Очевидно, например, что признание Абхазии и Южной Осетии и связанный с этим кризис в
отношениях с Западом никак не сказался на жизненных стандартах граждан России. Однако
столь же ясно, что это было единственно верное решение, несмотря на то, что оно привело к
временному охлаждению отношений с США и Европой. Сточки зрения вульгарно
экономического подхода это признание усложнило в целом наши отношения с Западом, и
назвать его способствующим модернизации и экономическому развитию России
невозможно. Тем не менее Медведев и Путин приняли это решение, чем наглядно
подтвердили невозможность сведения внешней политики к чисто экономической функции.
Сточки зрения модернизации специфика внешней политики состоит в том, что она
занимается, помимо создания благоприятных условий для развития страны, отстаиванием
национальных интересов в самых разных неэкономических сферах. Стремление подчинить
всю внешнюю политику задачам привлечения инвестиций и технологического
перевооружения России в вульгарном толковании означает, что мы должны перестать
спорить с нашими зарубежными партнерами относительно наших интересов и идти им на
всевозможные уступки для того, чтобы обеспечить с их стороны инвестиции и поставки
высоких технологий. Этот курс мы уже испытали в 1990-е годы.
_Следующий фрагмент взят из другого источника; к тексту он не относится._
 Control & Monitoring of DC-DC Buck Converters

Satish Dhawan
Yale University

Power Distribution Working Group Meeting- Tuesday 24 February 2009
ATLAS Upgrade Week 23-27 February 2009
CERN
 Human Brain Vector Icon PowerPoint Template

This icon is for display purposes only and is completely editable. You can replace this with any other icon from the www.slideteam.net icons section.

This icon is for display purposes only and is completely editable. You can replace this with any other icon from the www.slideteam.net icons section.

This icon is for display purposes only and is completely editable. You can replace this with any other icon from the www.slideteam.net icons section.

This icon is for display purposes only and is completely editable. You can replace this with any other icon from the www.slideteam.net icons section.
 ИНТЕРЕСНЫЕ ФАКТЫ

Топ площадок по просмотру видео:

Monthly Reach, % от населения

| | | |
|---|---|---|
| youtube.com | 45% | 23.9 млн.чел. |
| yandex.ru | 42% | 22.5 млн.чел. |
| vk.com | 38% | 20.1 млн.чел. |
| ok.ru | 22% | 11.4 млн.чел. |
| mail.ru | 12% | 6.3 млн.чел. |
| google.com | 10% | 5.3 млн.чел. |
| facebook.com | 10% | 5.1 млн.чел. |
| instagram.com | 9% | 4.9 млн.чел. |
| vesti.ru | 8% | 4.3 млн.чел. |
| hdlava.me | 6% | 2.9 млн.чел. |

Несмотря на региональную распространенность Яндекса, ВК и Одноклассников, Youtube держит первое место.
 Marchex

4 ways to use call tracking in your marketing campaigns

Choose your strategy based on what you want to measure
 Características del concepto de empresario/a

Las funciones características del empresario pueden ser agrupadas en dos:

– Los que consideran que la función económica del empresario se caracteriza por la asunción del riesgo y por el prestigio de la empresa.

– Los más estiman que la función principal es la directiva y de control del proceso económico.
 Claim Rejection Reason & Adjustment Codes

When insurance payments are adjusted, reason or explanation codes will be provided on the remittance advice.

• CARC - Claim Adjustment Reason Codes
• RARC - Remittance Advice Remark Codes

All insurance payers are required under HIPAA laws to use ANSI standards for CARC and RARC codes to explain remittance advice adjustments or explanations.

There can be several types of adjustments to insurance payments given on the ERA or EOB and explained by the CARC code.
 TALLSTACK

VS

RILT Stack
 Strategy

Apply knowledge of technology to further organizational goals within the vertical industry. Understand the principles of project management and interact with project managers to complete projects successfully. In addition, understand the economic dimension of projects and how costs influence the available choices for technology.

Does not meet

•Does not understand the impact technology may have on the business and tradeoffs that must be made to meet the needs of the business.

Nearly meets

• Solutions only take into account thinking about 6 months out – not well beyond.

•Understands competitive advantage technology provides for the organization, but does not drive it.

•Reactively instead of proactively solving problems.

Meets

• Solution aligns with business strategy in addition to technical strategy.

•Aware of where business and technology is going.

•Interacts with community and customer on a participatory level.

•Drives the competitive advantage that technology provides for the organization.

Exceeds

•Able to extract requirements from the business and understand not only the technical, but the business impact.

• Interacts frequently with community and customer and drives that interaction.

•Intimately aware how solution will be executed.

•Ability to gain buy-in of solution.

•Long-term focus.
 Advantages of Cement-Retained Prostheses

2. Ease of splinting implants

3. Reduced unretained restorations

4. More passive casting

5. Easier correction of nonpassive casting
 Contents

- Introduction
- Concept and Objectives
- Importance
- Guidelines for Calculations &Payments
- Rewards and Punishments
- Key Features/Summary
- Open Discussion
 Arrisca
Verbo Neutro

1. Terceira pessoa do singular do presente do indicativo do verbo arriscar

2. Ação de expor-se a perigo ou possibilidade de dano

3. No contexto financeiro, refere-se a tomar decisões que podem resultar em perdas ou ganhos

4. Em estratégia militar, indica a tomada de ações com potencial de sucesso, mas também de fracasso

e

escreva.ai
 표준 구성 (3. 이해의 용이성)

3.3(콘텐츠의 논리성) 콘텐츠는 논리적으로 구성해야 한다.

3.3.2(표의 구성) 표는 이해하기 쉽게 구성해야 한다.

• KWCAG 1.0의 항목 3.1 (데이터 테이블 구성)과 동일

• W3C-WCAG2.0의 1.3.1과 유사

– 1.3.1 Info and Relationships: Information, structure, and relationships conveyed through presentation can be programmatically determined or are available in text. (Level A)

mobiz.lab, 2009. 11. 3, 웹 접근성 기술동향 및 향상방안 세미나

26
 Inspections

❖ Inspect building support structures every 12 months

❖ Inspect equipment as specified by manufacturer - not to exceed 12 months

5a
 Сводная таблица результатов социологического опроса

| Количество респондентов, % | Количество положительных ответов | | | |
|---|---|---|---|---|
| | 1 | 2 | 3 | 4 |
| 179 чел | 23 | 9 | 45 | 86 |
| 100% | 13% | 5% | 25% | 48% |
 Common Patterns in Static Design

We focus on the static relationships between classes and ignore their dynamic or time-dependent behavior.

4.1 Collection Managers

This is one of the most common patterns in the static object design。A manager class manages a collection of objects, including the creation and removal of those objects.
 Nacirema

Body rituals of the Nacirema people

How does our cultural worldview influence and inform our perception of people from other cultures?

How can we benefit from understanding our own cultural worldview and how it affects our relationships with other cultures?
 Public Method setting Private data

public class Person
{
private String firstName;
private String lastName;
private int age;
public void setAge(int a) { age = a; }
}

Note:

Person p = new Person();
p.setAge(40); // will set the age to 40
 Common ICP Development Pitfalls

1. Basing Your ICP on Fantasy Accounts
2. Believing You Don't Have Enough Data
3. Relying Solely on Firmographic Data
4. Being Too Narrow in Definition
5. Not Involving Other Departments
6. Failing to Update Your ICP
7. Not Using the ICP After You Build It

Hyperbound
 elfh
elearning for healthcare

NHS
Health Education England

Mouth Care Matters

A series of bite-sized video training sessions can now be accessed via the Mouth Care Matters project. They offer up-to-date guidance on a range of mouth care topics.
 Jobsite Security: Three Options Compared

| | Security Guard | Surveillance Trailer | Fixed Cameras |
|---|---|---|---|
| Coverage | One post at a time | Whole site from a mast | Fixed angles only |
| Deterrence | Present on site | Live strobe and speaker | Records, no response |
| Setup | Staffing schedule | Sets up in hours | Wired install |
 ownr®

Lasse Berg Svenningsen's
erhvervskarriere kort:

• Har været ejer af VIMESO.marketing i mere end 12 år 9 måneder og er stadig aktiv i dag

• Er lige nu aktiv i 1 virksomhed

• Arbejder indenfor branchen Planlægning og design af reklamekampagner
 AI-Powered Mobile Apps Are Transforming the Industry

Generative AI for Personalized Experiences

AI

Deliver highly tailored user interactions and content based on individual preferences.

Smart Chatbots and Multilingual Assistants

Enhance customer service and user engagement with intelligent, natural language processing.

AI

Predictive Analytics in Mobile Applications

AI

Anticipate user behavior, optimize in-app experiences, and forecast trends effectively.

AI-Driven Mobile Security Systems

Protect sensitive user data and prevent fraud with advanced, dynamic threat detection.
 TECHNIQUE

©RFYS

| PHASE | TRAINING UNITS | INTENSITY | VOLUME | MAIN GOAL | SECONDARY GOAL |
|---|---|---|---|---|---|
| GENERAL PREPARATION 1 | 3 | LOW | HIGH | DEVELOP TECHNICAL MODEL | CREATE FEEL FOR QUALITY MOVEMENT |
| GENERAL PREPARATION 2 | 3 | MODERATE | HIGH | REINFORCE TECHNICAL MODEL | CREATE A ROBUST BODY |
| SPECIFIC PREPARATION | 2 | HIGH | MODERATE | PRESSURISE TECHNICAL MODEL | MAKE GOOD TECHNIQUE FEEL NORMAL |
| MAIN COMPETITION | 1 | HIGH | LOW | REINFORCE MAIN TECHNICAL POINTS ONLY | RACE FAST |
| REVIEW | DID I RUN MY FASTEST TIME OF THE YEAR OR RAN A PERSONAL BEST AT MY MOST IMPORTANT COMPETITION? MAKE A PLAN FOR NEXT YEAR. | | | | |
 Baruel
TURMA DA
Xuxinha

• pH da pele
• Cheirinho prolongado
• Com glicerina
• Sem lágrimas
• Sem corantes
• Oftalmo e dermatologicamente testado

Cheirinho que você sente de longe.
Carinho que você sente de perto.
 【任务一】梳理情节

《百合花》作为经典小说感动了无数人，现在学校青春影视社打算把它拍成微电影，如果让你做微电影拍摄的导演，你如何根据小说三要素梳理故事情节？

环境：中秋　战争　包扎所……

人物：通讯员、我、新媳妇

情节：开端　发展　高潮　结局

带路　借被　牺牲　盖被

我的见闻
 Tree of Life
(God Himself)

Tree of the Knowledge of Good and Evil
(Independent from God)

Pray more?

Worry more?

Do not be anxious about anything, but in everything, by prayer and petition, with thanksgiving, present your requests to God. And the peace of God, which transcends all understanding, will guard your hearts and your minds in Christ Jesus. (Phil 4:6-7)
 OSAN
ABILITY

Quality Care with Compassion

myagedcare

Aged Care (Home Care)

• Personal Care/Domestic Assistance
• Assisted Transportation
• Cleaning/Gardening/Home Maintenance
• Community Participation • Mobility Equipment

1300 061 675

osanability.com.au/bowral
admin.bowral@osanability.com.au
Я прекрасно помню, как Борис Ельцин помог американцам навязать ультиматум НАТО
Милошевичу во время югославской войны. После этого Ельцин поехал в Кельн на заседание
«Большой восьмерки», которая собралась в июне 1999 года. Казалось бы: в Кельне Ельцин
должен был получить «награду» за поддержку со стороны Запада. Были надежды, что
Москве позволят, например, списать часть внешнего долга России. Они основывались на
том, что США тогда были очень заинтересованы в российской поддержке по Югославии и
были также заинтересованы в участии Ельцина в кельнской «Большой восьмерке». Соратник
Клинтона Строуб Талботт позже писал, что у американцев не было тогда ни одного
аргумента, который бы заставил Ельцина приехать в Кёльн, кроме самолюбия и амбиций
Ельцина. И администрация Клинтона обратила эти амбиции себе на пользу. Ельцин приехал,
его похлопали по плечу, объявили великим государственным деятелем, дали ему
возможность покрасоваться в окружении западных лидеров, и он уехал из Кельна, не
получив ничего! Тогда Россия полностью проиграла ситуацию на Балканах и не добилась ни
списания долга, ни технологий, ни инвестиций.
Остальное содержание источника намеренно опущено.